Oh how glorious that you are both in Italy. Particularly right now! We just landed in NYC today after doing loads of packing and sorting, trips to donation sites, etc. etc., then spending the day today trying to fit what we brought into every available nook and cranny--like doing an enormously challenging jigsaw puzzle. Of course things aren't so good virus-wise right now, but at least, last time we were in (same pack, sort procedure), before Omicron really hit, we were able to visit with some friends we haven't seen, in some cases, since before March of last year, including one friend celebrating her 90th birthday (which she confessed at her gathering she hadn't been so sure she'd make it to the date). Christmas itself we'll spend with our indomitable 92 year old friend who has survived the whole period in a 4th floor walk-up in the city. Well, I see I am going on, and not even related to your marvelous post, with its message of hope despite the most dire of circumstances. To yours and J's good health, and enjoy your time in Italy (as I am certain you will).
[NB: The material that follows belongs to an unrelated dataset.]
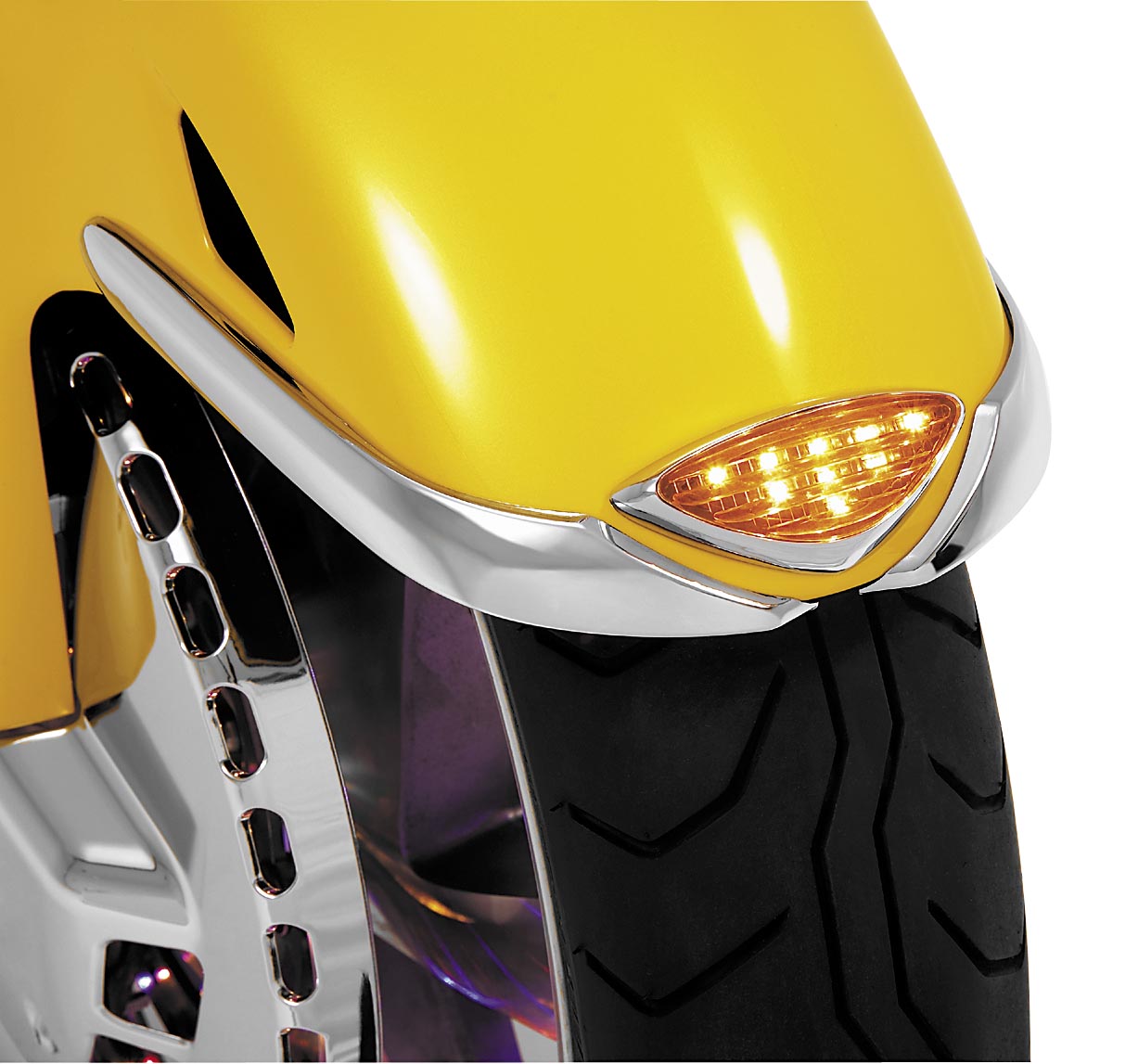 LED Front Fender Medallion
John Graham, Edinburgh said...

According to Tilson Thomas' DVD on Mahler's life, he was born in Iglau, still in Bohemia. His father owned a tavern there.

David said...

Try checking most sources. Repeat: 'he was born in Kaliště before the family moved to nearby Jihlava'. Which is the Czech name for Iglau.

Is that it? Do we actually know each other or not, John?

David said...

Sue, I always want to hear all about what you two are up to. The jigaw puzzle of Omicron related rules and regulations is getting ever more complicated in Europe now. Greetings from Siena, where we are now staying in Sophie's splendid apartment (she's bought her hotel but doesn't expect to have it ready until next September).

John Graham said...

Thank you; I stand corrected, especially since the Tilson Thomas DVD supports what you write. Can you recommend a good biography of Mahler for the layperson, not too technical ? I've heard of Norman Lebrecht's book, but have yet to see a copy.

David said...

Never Norman, alwaus a reliable source of factual errors. As far as little books on Mahler go, Deryck Cooke's is still superb. I like letters and diaries, and of course Henri Louis de la Grange, who is readable but in multiple volumes.
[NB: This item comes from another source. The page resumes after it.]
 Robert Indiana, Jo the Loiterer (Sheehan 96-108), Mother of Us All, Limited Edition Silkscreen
You will see from the latest post that it's 34 years since we spent Xmas with you in Rome, and went off to Siena for a bit.

John Graham said...

Actually 33 years, Xmas 1988. We managed to inspect some interesting Jesuit churches, but I was ill with my excema and neurasthenia. I am not a robust traveller

David said...

I think you did jolly well and much fun was had in spite of it, no? And of course it was 33 years - that's how long J and I have been together. How's Edinburgh right now?

Unknown said...

Yes, you and J were in the same festival production in the previous August, when you started stepping out together. Edinburgh is fine though with a tendency to mass hibernation till mid-February at the earliest. Now I think of it, Norman's book on Mahler took a slating when it came out

David said...

it was Gianni Schicchi we both sang in - funnily enough just seen Damaiano Michieletto's new film of it on Italian TV. Stylish but not every funny.

Jonayhan Carr's The Real Mahler might be good - he writes well generally.

Unknown said...

Yes I attended your performance, in the Great Hall of Fettes College, wasn't it ? I remember the cast stayed with the Lambtons in Annandale St. Do you have any outstanding recordings from recent times that you might recommend ? I have a good quality CD player but no stereo download.